The answer is YES. Virat Kohli can play a similar role to what Steve Smith played during Australia’s 2021 T20 World Cup victory run.
Possible Scenarios for Virat Kohli
Since India are going with an ultra-aggressive batting approach, there will be volatile days when the team may collapse. Going for 225 everyday, the team might end up collapsing for a score below 100.
In this case, a Grant Elliot-esque insurance policy is needed. For India, Virat Kohli can be that insurance policy (In the current setup, either Dinesh Karthik comes in earlier to do this role or Axar Patel has been sent to delay DK’s entry. In both cases, India lost momentum. Virat Kohli instead of Axar Patel would be the ideal scenario)

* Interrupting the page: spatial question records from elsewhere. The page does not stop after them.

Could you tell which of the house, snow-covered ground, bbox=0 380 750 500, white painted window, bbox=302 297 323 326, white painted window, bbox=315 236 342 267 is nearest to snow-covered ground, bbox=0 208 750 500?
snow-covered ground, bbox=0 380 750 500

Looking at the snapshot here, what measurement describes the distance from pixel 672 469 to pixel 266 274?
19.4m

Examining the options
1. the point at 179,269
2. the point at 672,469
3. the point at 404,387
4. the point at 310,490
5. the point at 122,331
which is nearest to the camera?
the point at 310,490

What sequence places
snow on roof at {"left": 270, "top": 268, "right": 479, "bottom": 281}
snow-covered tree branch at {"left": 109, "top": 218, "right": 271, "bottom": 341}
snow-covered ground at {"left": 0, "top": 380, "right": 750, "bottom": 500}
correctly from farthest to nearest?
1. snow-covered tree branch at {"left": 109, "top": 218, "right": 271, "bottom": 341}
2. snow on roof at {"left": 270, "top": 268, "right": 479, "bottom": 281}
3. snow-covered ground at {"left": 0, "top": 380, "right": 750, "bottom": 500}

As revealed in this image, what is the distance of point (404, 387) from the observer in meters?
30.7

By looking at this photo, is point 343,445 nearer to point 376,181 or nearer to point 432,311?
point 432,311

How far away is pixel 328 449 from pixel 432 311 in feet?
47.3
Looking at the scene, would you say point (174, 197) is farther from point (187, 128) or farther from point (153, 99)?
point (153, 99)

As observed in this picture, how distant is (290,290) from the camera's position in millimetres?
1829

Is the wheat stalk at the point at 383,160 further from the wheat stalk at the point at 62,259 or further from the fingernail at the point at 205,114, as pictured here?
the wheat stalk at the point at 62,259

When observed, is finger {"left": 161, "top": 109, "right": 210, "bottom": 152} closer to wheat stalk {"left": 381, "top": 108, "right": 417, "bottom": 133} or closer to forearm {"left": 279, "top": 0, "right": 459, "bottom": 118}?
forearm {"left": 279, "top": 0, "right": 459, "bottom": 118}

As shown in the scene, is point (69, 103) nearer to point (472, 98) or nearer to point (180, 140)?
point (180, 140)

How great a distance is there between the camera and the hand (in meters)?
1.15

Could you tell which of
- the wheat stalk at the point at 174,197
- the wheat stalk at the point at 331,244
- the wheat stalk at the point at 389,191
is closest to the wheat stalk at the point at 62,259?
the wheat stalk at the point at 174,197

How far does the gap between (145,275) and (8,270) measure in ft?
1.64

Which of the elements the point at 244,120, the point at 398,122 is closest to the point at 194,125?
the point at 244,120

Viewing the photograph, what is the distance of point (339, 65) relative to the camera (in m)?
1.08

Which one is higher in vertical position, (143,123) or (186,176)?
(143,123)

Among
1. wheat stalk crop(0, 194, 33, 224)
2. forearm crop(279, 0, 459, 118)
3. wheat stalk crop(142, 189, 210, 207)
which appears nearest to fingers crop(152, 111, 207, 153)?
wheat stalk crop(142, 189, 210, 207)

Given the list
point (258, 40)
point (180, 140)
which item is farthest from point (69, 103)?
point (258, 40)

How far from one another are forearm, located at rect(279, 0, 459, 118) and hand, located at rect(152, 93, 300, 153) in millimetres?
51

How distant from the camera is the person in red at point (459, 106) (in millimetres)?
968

Here are some get possible scenarios:
- If openers have a blazing start, send in Sanju Samson-Suryakumar Yadav-Hardik Pandya, etc. depending on the situation/number of overs left. Push Virat Kohli down the order until absolutely necessary.
- If an opener gets out early, still send Suryakumar Yadav in hoping he will continue the positive approach. However, if another wicket falls during this tricky phase, send Virat Kohli at #4 to stem the flow of wickets.
- While chasing, if it is a tricky small run-chase in difficult batting conditions, send Virat Kohli at #3.
- Another option is to carry him in the World Cup squad without playing him in the XI. In case another batter is horridly out of form during the World Cup or gets injured, Virat Kohli can adapt to whatever role is necessary.
In this way, India will still be utilizing Virat Kohli’s core skills and experience rather than expecting him to be India’s modern T20 #3 batter.
Rohit Sharma made it clear in his press conference that each player will be given confidence, especially since India are trying to play with a new approach. Failures will happen, but judgements should not be made based on one or two series.
Based on his recent IPL stats, Kohli should not make it. Based on his recent T20I stats, he should be in contention for the World Cup, but not necessarily a certainty. But based on captain Rohit Sharma’s statements, Virat Kohli will be on that plane to Australia and more than likely, in the XI. So, why not give him our full support as fans?
These were my two cents. I have presented you with both perspectives. What do you think? Which side are you on?